HET PROBLEEM: Herhaal uit de tekst over asielprocedures en detentie woordelijk alles vanaf "Minister Leers: Natuurlijk" tot en met "van dat eenstatenstelsel.".

GETOONDE TEKST:

Minister Leers: Natuurlijk spelen in de procedurerichtlijn allerlei zaken. De heer Çörüz wijst niet naar een procedurerichtlijn, maar naar een opvangrichtlijn want daar hoort detentie bij. Bij de procedurerichtlijn worden gemeenschappelijke afspraken gemaakt over hoe de procedure ingericht moet worden. Natuurlijk spelen daar ook andere aspecten een rol, maar op dit moment hebben wij de grootste bezwaren ten aanzien van dat eenstatenstelsel.

In de opvangrichtlijn worden gemeenschappelijke afspraken vastgelegd over hoe je asielzoekers die in procedure zijn kunt opvangen tijdens die procedure.

Mevrouw Gesthuizen zegt dat onze inzet moet zijn dat er geen minderjarigen in detentie komen. Ik snap die gedachte. Eerder heeft mevrouw Gesthuizen mij gevraagd tot een heroverweging te komen van de detentie en vrijheidsbeperking. Ik kom daar ook mee, want dat heb ik toegezegd. Ik ben het nu aan het uitwerken en het komt als onderdeel in de terugkeerbrief. Ik vind dat we jongeren en überhaupt asielzoekers zo weinig mogelijk moeten vastzetten. Procedures volgen is geen straf. Je moet detentie slechts gebruiken ter fine van de uitzetting. Dat betekent dat het echt gekoppeld moet zijn aan de uitzetting en in de laatste fase vlak voor de uitzetting moet het ook mogelijk zijn om jeugdigen daarin te betrekken. De betreffende persoon moet ter beschikking staan en blijven van de autoriteiten om die uitzetting mogelijk te maken. Als ik die afspraak met de Kamer kan maken, dan wil ik me voor het overige graag inzetten. De Kamer kan dat ook zien bij de alleenstaande minderjarige vreemdelingen (amv’s), want daar hebben we het eerder ook met elkaar over gehad.

AANGELEVERD MATERIAAL:
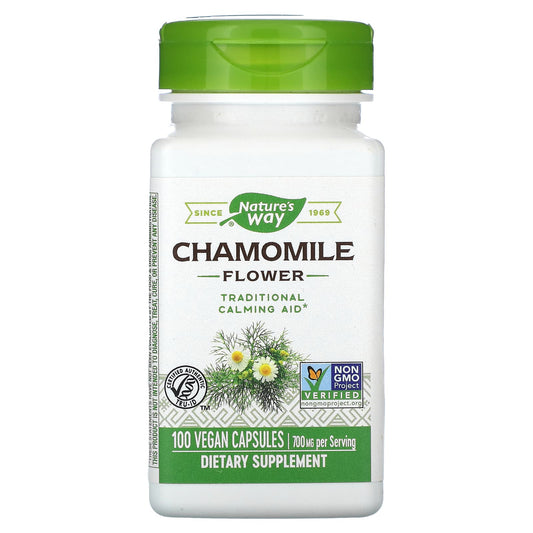 Nature's Way-Chamomile Flower-700 mg-100 Vegan Capsules (350 mg per Capsule)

ANTWOORD OPDRACHT:
Minister Leers: Natuurlijk spelen in de procedurerichtlijn allerlei zaken. De heer Çörüz wijst niet naar een procedurerichtlijn, maar naar een opvangrichtlijn want daar hoort detentie bij. Bij de procedurerichtlijn worden gemeenschappelijke afspraken gemaakt over hoe de procedure ingericht moet worden. Natuurlijk spelen daar ook andere aspecten een rol, maar op dit moment hebben wij de grootste bezwaren ten aanzien van dat eenstatenstelsel.